U.S. Senators Ben Sasse (R-NE), Angus King (I-ME) and Congressman Mike Gallagher (R-WI), the creator and co-chairs of the Cyberspace Solarium Commission (CSC), today announced the release of the CSC’s report on protecting the nation’s critical infrastructure from a cyberattack.

“Warning lights have been blinking for a long time,” said Senator Sasse. “China and Russia have attacked the United States in cyberspace, and Washington has been caught flat-footed without a cyber doctrine. This report lays out a vision for defending the world’s most advanced digital society through a strategy of layered cyber deterrence. There are a lot of recommendations in here – some of them are great and some of them need more work. This report is the beginning, not the end. Now, it’s time to execute.”

The report details the extensive threats to our security, from nation states like China, Russia, Iran, and North Korea, and non-state actors like criminals and extremist groups. It highlights the unique challenges in defending the nation’s cyberspace, which is largely owned and operated by the private sector, and is intended to provide a path forward to building the robust public-private collaboration that is needed to establish effective cybersecurity. Unlike the previous model of many major policy reports, the Commission's recommendations serve more as a roadmap for the U.S. to improve its posture in cyberspace. 

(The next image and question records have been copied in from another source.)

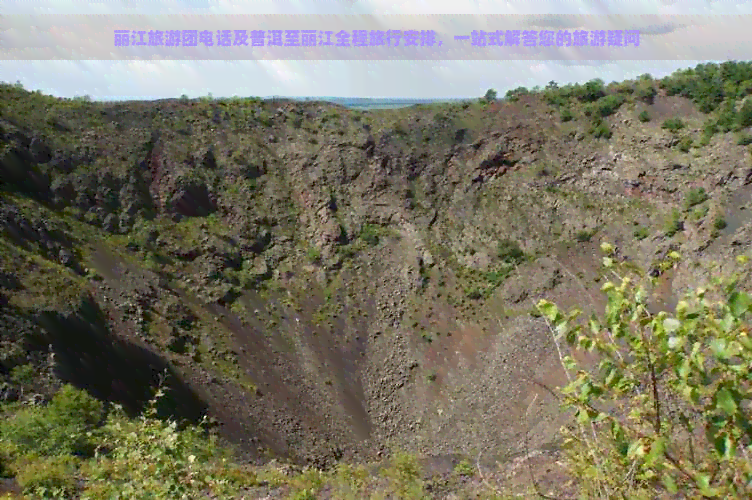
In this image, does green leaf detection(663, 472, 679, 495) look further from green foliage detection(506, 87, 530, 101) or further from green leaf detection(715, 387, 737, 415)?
green foliage detection(506, 87, 530, 101)

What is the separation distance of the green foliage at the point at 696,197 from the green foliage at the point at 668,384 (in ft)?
86.6

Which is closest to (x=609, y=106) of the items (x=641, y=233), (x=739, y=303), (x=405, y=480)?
(x=641, y=233)

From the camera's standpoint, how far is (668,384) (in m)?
2.82

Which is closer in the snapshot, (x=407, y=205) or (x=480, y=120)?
(x=407, y=205)

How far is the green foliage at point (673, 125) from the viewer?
2983cm

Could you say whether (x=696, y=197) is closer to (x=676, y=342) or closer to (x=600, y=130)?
(x=600, y=130)

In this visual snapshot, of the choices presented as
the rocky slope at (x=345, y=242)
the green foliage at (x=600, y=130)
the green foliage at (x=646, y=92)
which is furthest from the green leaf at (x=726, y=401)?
the green foliage at (x=646, y=92)

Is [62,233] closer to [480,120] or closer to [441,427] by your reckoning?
[441,427]

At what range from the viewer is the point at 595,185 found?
30.0m

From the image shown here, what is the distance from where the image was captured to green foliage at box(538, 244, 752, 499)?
7.98 ft

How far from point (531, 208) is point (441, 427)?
12.2 metres

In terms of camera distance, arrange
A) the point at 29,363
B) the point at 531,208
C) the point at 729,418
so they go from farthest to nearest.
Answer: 1. the point at 531,208
2. the point at 29,363
3. the point at 729,418

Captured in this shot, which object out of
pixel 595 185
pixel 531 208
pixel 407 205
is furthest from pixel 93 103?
pixel 595 185

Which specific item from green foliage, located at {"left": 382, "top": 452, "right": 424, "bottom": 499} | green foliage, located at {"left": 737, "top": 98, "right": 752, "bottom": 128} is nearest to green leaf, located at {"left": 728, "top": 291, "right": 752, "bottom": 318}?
green foliage, located at {"left": 382, "top": 452, "right": 424, "bottom": 499}
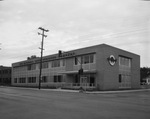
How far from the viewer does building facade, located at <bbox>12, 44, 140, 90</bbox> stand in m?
34.2

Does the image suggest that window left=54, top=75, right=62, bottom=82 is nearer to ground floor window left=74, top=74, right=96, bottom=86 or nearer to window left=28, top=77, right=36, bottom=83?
ground floor window left=74, top=74, right=96, bottom=86

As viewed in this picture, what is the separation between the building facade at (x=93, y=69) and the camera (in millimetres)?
34219

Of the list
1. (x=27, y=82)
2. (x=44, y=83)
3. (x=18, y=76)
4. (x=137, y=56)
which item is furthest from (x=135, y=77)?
(x=18, y=76)

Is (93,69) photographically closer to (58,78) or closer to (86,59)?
(86,59)

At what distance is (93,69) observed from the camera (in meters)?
35.1

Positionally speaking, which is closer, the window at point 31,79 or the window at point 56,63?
the window at point 56,63

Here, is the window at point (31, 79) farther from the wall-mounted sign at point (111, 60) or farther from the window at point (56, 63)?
the wall-mounted sign at point (111, 60)

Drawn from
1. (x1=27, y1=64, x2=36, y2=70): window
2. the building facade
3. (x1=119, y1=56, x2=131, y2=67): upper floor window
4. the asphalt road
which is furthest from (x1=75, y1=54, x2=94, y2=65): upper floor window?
the asphalt road

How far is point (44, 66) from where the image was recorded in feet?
159

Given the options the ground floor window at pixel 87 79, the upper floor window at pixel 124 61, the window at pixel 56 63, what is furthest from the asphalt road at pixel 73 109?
the window at pixel 56 63

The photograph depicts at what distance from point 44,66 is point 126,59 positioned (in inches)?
781

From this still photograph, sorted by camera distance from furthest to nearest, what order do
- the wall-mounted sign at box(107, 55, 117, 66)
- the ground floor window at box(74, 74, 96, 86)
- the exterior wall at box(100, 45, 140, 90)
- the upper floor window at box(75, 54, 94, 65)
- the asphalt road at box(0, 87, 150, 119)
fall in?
1. the upper floor window at box(75, 54, 94, 65)
2. the ground floor window at box(74, 74, 96, 86)
3. the wall-mounted sign at box(107, 55, 117, 66)
4. the exterior wall at box(100, 45, 140, 90)
5. the asphalt road at box(0, 87, 150, 119)

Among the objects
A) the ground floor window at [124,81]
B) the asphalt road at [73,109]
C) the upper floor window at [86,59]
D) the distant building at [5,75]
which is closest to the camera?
the asphalt road at [73,109]

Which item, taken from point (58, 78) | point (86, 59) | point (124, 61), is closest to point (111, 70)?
point (86, 59)
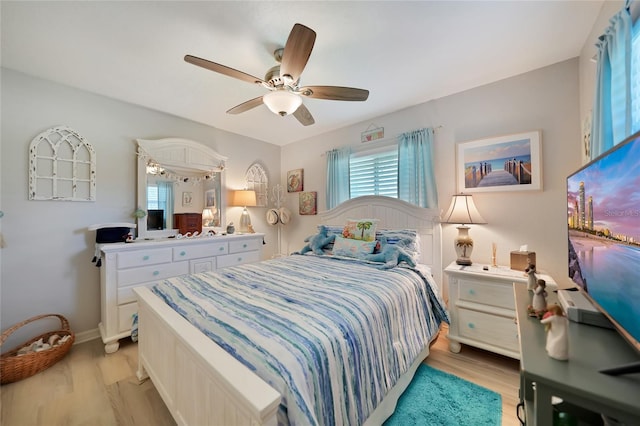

Major recommendations contained in the report include establishing a Senate-approved National Cyber Director to lead the federal government’s work in cyberspace, the development of a continuity of the economy plan to ensure the rapid recovery of national critical functions following a major disruptive cyber event, and the creation of House Permanent Select and Senate Select Committees on Cyber to provide integrated oversight of the federal government’s cybersecurity efforts. 

The full report can be read HERE. 

The report includes more than 75 specific recommendations, organized into 6 pillars. These include:

1. Reform the U.S. Government’s Structure and Organization for Cyberspace.  Recommendations include:
  • Congress should create House Permanent Select and Senate Select Committees on Cyber 
  • Congress should establish a Senate-confirmed National Cyber Director 
  • Congress should strengthen the Cybersecurity and Infrastructure Security Agency (CISA) 

2. Strengthen Norms and Non-Military Tools.  Recommendations include:
  • Congress should create an Assistant Secretary of State in the Department of State, with a new Bureau of Cyberspace Security and Emerging Technologies, who will lead the U.S. government’s effort to develop and reinforce international norms in cyberspace.

3. Promote National Resilience.  Recommendations include:
  • Congress should direct the U.S. government to develop and maintain Continuity of the Economy planning 
  • Congress should codify a Cyber State of Distress tied to a Cyber Response and Recovery Fund 

4. Reshape the Cyber Ecosystem Toward Greater Security. Recommendations include:
  • Congress should establish and fund a National Cybersecurity Certification and Labeling Authority 
  • Congress should pass a national data security and privacy protection law 

5. Operationalize Cybersecurity Collaboration with the Private Sector. Recommendations include:
  • Congress should codify the concept of “systemically important critical infrastructure”
  • Congress should direct the executive branch to elevate and strengthen a public-private, integrated cyber center in CISA 

6. Preserve and Employ the Military Instrument of Power – And All Other Options to Deter Cyberattacks at Any Level. Recommendations include:

  • Congress should direct the Department of Defense to conduct a force structure assessment of the Cyber Mission Force 
  • Congress should direct the Department of Defense to conduct a cybersecurity vulnerability assessment of all segments of the nuclear control systems and continually assess weapon systems’ cyber vulnerabilities.

After Sasse’s multi-year effort, the Cyberspace Solarium Commission was established by statute in the 2019 National Defense Authorization Act (NDAA) and officially launched in April 2019.